An Alien at Home
I am writing this while flying over the blue water and golden beaches of my homeland, thinking about the time I bicycled through a blizzard in Andorra. I had lost my beanie and couldn’t feel my ears, so I wrapped a sweater around my head as I flew down a cartoonishly winding mountainside with three meters of visibility, until the sweater slipped over my eyes and I crashed into a roadside ditch (and thankfully not over the cliff). I remember dragging myself back to the road and beginning to ride again, noticing a funny wobble – my back wheel bent total out of shape. And there I was, my bike broken, no idea what the local language even was. Bonjour, aide? Por favor?
My name is Kalvin Mitchell, and I was an Australian who lived and studies at RheinAhrCampus in Germany for fourteen months.
Growth is difficult to notice. Before arriving in Germany, I didn’t know exactly what awaited me, but I felt stuck at home. Stuck in my social life and ability to make new friend or meet people that interested me. Stuck in my career prospects, where the thought of spending my life in the small region I grew up in made my spirit wilt.
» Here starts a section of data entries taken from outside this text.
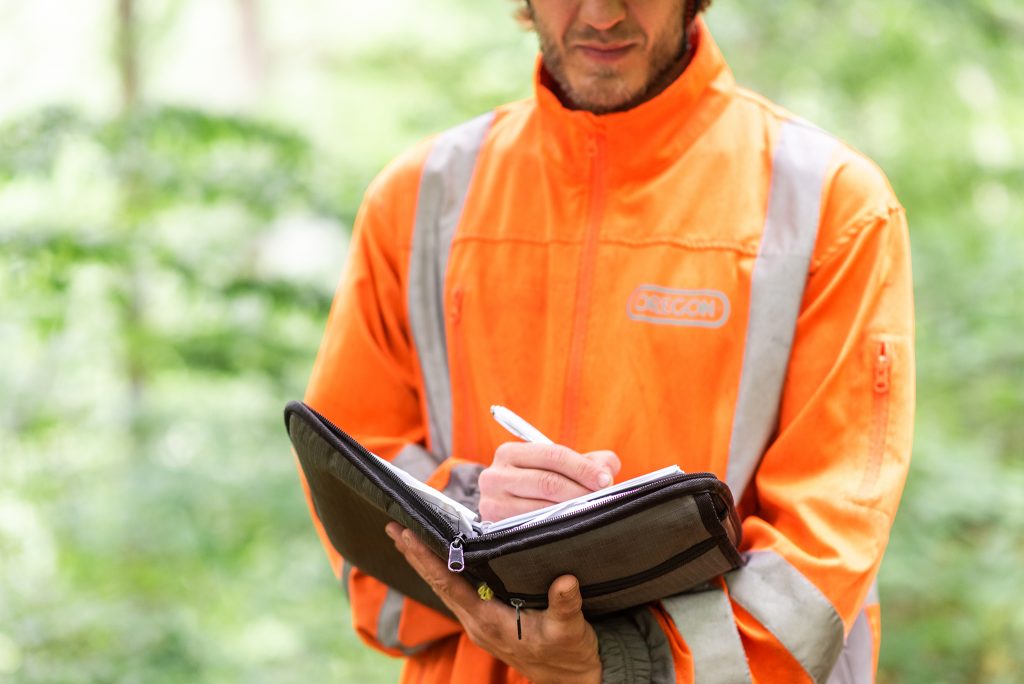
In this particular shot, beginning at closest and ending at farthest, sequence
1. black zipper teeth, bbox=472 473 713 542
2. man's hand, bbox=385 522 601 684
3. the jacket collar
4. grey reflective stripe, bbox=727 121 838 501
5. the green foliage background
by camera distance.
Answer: black zipper teeth, bbox=472 473 713 542 → man's hand, bbox=385 522 601 684 → grey reflective stripe, bbox=727 121 838 501 → the jacket collar → the green foliage background

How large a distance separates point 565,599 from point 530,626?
85mm

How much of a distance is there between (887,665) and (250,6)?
23.9ft

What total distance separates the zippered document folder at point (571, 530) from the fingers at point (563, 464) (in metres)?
0.04

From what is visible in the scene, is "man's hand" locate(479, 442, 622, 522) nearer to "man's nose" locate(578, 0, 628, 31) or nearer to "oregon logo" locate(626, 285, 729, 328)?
"oregon logo" locate(626, 285, 729, 328)

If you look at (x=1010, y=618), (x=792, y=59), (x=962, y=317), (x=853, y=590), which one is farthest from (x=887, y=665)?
(x=853, y=590)

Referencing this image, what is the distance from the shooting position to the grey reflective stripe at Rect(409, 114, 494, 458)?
5.99 ft

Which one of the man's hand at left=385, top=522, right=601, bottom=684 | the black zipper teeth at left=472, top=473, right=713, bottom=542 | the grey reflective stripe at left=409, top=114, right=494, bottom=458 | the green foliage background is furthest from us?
the green foliage background

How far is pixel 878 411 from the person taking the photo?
1.56 m

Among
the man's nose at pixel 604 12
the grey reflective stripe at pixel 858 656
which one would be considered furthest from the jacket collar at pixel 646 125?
the grey reflective stripe at pixel 858 656

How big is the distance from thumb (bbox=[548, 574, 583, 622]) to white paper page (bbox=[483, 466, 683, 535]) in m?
0.10

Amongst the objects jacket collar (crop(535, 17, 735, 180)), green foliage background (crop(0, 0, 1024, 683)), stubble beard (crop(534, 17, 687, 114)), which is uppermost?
stubble beard (crop(534, 17, 687, 114))

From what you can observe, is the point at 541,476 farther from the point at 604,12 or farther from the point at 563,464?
the point at 604,12

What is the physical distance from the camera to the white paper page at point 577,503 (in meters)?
1.40

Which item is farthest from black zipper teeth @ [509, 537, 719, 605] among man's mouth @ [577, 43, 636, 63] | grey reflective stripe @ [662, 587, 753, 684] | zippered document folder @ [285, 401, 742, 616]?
man's mouth @ [577, 43, 636, 63]
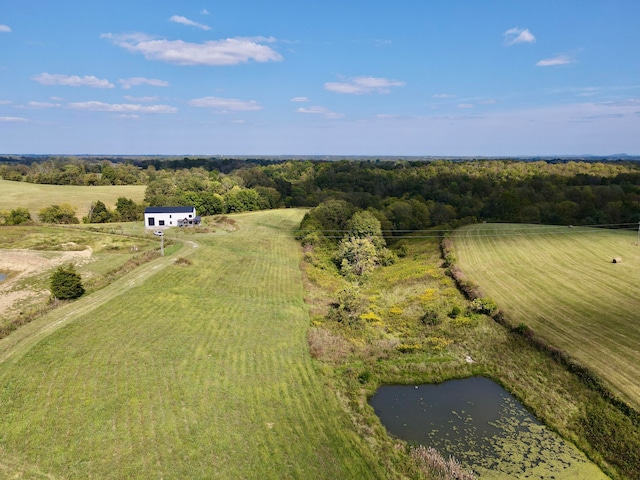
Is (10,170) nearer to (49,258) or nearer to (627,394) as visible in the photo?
(49,258)

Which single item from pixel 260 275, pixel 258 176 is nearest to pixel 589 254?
pixel 260 275

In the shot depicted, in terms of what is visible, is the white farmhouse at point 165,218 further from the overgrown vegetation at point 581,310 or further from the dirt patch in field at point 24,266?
the overgrown vegetation at point 581,310

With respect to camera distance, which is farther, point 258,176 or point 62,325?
point 258,176

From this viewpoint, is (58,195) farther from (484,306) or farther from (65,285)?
(484,306)

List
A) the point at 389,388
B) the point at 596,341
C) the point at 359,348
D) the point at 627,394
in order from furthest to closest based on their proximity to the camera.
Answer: the point at 359,348 < the point at 596,341 < the point at 389,388 < the point at 627,394

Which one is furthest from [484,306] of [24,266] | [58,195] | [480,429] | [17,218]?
[58,195]

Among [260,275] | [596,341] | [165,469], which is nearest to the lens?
[165,469]

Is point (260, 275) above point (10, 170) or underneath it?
underneath
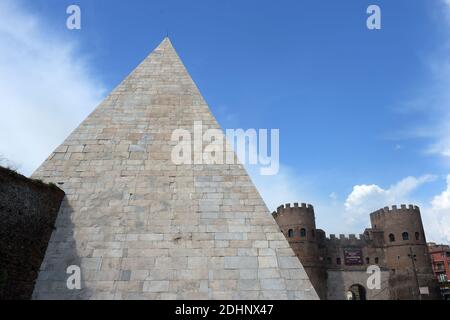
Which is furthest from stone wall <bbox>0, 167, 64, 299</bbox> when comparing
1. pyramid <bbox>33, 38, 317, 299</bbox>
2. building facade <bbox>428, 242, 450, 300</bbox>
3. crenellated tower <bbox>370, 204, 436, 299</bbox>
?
building facade <bbox>428, 242, 450, 300</bbox>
Have you ever felt that life could be brighter, or there was a reality you could step into - beyond your imagination - that you could only know once you arrived? I felt like that, and at some point on the 21 hour flight to Cologne, I dumped my identity and personality into the Atlantic so I could step onto the cobbled streets of Germany with a blank slate.
My first day, I met the person who would become my best friend. We left the office together, and as we were walking along the Rhein to meet another newly arrived exchange student, he explained how our internship at RAC worked. He said, here, you’re an adult - take initiative and jump at projects before you’re asked.
The next day, during clean-up excursion on the river Rhein, I noticed the department needed a photographer for the event, so I slipped the camera over my neck before anyone asked. My boss just said, okay, I guess Kalvin is photographer, and shrugged. At first, felt like it was a noose around me neck. It was the best mistake I ever made.
Being photographer meant I talked to every exchange student and was forced to make a strong impression with a little charisma and leadership. Can you stand here? Yes, a little to the right! I made people laugh for a good picture by telling jokes. I kept conversation going so they stopped looking at the camera and the photos were more organic. That was never me back home. I couldn’t believe by the end of the first week I had a reputation as being talkative, friendly and outgoing. That was never me.
And that’s how things went, I built a new identity by taking risks. Over the next year, I tried my hand at managing our department’s Facebook page. I created a start-up company with my fellow exchange students, organized a social event for refugees, and eventually became the leader of the podcast team. Outside of the workplace, I bicycled around Europe for a month in winter, sleeping on the mountainside in Switzerland, or staying with strangers in Italy, Andorra and France. I even found a job at a German juice company and helped them build their English website. Now, I have more good friends overseas than in Australia. It was true, that idea that life could be bigger and better.
But right now, the cabin doors have opened and the tropical heart of Queensland, Australia, is pulling me back to reality. The life I built over the past year and a half is behind me and I don’t know how to feel, mostly stumbling between sadness and wonder, thinking, “did I really do all of those things?”
I’m going to be honest, going home sucks. Moving back in with your parents after living by your own decisions and wit sucks. I was never homesick overseas, but I can already feel the reverse culture-shock and a host of fears creeping up on me. Will I stay the person I’ve become? Can I make a life at home as fulling as my exchange? Will slip back into the shy person I was?
But now, when I catalog my assortment of emotions and memories from Germany, I notice regret is missing. I tried out everything that scared me. Often I failed; often I succeeded. But I seldom think, I wish I had of done that.
Here are two takeaways:
First, if you have an opportunity to live overseas and don't, I think you're an idiot.
Second, tread your time there like a playground and try your hand at as many things as possible.